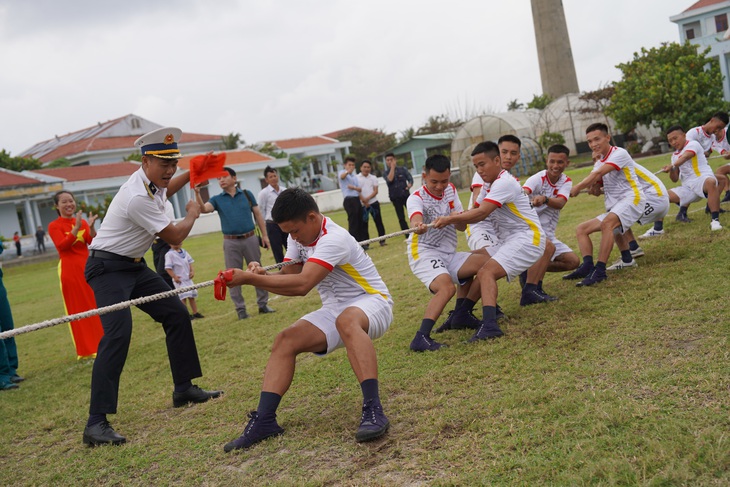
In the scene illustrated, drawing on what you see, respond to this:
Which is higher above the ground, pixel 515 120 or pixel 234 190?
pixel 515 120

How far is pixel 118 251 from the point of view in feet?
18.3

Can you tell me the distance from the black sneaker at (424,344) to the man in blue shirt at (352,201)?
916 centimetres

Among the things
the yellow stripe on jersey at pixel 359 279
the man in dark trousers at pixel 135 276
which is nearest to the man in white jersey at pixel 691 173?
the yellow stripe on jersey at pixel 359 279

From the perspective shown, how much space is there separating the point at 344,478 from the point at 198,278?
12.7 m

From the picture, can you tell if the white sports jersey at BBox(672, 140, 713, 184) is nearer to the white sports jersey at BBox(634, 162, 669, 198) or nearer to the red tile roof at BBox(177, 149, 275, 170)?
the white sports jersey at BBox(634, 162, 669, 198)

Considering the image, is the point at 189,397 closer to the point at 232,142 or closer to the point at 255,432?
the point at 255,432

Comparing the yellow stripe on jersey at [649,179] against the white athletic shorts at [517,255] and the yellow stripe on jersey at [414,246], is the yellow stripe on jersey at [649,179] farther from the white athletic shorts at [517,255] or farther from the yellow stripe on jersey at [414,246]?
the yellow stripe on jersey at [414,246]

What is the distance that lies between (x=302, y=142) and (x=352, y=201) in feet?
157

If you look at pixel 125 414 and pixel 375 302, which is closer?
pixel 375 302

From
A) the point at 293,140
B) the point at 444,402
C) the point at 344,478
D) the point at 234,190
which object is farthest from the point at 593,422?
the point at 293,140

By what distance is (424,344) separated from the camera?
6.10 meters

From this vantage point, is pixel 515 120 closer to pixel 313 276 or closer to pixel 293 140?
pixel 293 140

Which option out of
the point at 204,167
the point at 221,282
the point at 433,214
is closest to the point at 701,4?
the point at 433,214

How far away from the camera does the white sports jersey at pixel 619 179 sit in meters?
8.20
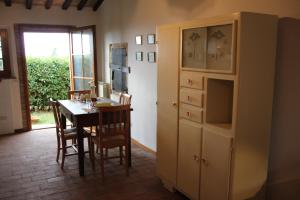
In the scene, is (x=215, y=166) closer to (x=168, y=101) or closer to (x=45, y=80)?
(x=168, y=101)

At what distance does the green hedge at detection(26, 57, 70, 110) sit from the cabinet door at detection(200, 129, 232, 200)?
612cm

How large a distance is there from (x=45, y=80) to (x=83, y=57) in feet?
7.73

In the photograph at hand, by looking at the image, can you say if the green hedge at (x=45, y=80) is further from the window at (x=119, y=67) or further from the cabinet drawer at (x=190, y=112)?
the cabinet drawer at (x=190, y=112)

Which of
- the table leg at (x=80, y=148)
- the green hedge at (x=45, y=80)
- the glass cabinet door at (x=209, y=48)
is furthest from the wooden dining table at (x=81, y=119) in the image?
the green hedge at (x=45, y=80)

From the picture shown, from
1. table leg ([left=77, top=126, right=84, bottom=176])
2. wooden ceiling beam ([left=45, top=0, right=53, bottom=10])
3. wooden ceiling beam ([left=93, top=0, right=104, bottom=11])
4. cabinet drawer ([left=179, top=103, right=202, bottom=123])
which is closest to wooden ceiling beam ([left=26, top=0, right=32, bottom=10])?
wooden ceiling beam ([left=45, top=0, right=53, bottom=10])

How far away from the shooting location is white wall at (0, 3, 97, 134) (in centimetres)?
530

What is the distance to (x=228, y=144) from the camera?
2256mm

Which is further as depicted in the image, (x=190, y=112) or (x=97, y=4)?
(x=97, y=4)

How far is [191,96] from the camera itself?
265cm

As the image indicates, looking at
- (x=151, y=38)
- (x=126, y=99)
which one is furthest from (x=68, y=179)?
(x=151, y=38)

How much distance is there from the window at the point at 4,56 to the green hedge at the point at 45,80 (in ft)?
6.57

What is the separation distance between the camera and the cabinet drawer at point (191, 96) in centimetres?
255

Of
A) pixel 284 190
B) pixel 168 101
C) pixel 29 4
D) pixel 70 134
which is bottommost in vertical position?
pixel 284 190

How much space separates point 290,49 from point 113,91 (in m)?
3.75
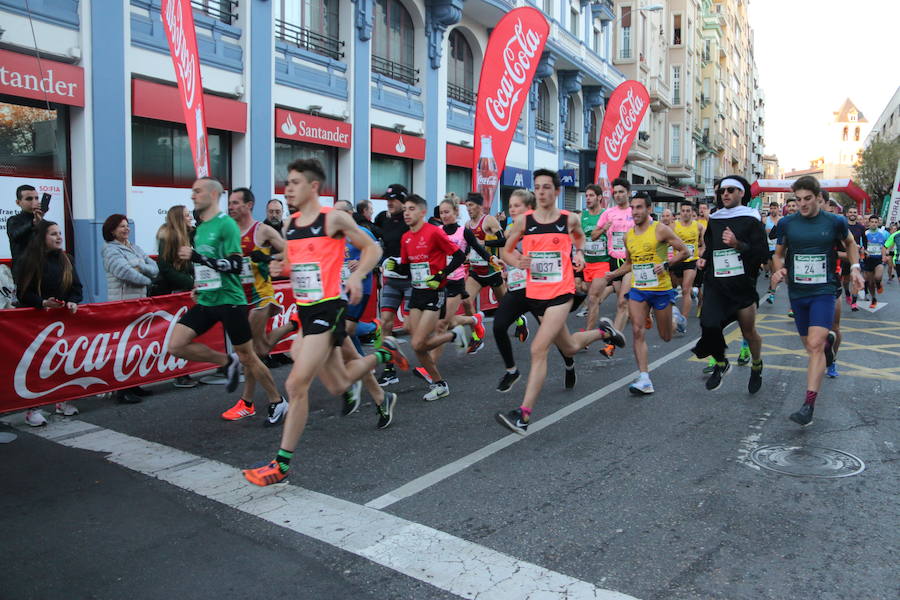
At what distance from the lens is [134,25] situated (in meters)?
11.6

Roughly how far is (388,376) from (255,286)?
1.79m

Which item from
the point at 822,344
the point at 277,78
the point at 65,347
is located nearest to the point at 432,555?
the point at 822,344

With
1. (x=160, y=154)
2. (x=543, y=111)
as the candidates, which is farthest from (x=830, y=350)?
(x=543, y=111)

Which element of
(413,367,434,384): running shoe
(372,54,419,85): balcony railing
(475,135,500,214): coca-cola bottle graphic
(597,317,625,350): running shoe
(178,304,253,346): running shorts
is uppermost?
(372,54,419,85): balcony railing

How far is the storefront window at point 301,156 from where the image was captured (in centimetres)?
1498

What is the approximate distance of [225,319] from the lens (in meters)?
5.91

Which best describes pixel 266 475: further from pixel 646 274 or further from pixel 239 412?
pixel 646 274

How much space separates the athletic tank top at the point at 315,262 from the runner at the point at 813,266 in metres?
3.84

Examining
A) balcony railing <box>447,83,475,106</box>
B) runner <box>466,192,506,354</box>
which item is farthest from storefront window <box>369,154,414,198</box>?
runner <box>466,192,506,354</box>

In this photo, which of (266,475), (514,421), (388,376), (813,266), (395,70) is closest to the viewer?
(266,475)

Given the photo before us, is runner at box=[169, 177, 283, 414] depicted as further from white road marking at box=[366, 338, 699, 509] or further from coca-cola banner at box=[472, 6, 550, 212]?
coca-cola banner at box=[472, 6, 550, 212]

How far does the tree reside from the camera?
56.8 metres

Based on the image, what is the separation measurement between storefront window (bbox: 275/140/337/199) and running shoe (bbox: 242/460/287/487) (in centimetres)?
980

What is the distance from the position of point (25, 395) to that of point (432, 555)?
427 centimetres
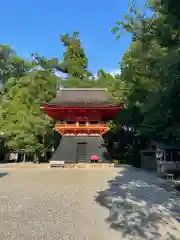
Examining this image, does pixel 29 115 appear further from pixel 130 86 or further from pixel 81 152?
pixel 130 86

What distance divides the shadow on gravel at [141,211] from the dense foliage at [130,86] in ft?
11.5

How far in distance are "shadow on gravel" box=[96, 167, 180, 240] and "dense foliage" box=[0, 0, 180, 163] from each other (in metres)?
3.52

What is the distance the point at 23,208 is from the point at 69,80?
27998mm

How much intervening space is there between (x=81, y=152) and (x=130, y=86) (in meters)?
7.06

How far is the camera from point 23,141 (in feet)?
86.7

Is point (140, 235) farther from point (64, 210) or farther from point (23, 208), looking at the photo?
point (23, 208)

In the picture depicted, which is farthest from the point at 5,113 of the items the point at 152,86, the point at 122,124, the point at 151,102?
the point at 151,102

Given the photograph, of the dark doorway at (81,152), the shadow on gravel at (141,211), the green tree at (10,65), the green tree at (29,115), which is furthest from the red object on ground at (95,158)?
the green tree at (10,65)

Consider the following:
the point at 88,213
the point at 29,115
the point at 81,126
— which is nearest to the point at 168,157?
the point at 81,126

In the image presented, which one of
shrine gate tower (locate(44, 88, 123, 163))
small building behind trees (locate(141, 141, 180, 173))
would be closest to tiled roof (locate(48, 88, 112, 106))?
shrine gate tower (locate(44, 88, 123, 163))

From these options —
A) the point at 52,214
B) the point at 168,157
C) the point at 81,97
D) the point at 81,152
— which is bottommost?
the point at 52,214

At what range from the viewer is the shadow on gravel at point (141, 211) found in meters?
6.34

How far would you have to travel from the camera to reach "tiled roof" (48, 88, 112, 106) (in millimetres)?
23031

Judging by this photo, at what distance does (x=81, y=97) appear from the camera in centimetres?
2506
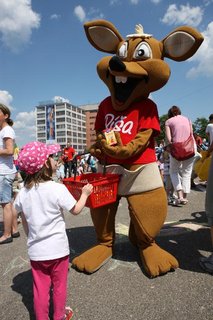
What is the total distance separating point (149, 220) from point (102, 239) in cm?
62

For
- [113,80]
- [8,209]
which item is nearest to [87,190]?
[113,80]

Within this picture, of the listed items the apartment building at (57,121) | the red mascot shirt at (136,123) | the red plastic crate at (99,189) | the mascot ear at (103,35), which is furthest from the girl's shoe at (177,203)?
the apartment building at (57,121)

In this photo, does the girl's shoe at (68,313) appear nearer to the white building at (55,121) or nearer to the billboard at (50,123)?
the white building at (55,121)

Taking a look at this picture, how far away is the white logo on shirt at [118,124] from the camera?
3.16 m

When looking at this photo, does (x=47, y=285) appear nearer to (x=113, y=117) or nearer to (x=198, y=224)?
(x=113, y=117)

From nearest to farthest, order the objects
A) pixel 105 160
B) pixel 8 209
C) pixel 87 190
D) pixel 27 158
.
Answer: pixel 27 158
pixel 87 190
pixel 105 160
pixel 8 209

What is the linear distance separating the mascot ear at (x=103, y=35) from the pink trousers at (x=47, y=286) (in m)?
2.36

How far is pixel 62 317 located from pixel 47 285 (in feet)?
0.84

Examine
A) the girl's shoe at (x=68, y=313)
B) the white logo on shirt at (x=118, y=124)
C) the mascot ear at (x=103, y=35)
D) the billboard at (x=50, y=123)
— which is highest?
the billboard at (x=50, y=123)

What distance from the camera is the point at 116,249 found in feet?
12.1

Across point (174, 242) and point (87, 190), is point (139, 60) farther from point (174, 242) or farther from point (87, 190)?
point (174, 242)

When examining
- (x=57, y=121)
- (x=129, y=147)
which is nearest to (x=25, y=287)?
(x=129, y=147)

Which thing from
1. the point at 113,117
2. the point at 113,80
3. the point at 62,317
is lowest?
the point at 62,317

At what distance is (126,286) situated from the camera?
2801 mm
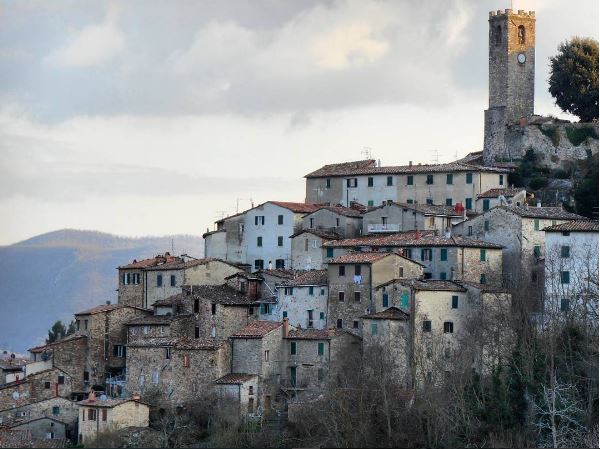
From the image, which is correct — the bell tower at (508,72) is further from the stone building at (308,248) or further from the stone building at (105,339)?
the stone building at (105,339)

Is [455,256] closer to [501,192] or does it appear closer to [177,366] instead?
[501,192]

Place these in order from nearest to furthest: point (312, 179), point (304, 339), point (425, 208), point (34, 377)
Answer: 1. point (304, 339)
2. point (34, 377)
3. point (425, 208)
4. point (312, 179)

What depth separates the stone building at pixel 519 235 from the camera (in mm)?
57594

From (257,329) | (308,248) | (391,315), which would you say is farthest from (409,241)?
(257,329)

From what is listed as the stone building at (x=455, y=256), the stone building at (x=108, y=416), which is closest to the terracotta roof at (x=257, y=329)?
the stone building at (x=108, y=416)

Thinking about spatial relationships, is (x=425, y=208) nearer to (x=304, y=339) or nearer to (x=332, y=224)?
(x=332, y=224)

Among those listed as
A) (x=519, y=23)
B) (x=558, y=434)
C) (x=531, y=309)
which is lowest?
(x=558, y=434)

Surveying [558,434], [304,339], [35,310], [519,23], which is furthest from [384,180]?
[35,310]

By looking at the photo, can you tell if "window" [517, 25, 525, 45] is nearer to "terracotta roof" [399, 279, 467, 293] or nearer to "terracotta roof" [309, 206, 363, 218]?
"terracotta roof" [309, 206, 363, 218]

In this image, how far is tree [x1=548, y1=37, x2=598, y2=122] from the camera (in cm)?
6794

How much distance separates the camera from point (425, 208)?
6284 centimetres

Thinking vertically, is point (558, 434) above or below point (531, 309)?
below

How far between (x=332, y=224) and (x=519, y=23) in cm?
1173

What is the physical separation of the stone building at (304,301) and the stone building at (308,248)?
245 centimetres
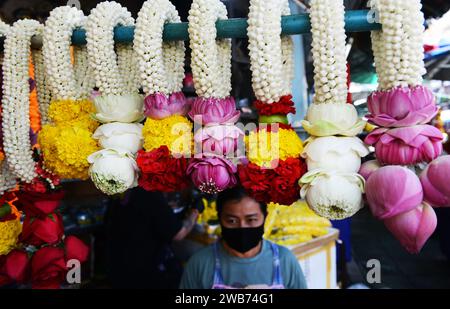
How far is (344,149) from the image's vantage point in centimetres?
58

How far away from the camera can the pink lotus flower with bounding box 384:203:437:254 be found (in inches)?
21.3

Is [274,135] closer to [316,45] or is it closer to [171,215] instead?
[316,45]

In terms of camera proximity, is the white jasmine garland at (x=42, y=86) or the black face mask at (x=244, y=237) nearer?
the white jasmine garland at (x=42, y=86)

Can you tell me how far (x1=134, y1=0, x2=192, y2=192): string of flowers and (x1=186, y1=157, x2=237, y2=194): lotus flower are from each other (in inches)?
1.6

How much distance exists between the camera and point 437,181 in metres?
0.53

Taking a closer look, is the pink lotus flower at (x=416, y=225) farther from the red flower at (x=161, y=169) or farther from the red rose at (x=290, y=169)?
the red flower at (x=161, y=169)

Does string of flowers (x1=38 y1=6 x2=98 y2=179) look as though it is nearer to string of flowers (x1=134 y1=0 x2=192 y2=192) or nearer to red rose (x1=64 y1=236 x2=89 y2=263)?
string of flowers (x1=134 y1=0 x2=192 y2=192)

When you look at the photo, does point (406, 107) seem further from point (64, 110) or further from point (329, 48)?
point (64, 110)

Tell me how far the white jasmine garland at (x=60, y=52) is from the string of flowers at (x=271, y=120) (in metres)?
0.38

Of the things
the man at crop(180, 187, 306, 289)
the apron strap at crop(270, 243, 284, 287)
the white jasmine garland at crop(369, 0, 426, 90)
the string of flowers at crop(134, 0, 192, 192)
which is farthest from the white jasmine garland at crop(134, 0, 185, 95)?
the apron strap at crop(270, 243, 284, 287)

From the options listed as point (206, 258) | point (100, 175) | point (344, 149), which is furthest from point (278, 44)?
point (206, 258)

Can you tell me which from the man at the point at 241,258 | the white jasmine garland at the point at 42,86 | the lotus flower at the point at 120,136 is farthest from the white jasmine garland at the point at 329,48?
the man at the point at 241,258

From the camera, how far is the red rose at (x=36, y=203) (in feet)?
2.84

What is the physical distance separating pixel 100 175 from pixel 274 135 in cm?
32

--- What is needed ---
Could you give the part that opens at the start of the records and closes with the line containing "916 centimetres" again, switching "black sneaker" to "dark sneaker" and keeping everything else unchanged? Leave the pictures out.

--- Result of the task ---
In the scene illustrated, drawing on what you see, respond to this:
Which is higher above the ground, pixel 515 120 or pixel 234 190?
pixel 515 120

How far is pixel 118 251 from the point of view in feet?
18.3

Can you tell me the distance from the dark sneaker at (424,344) to the man in blue shirt at (352,201)?
916 centimetres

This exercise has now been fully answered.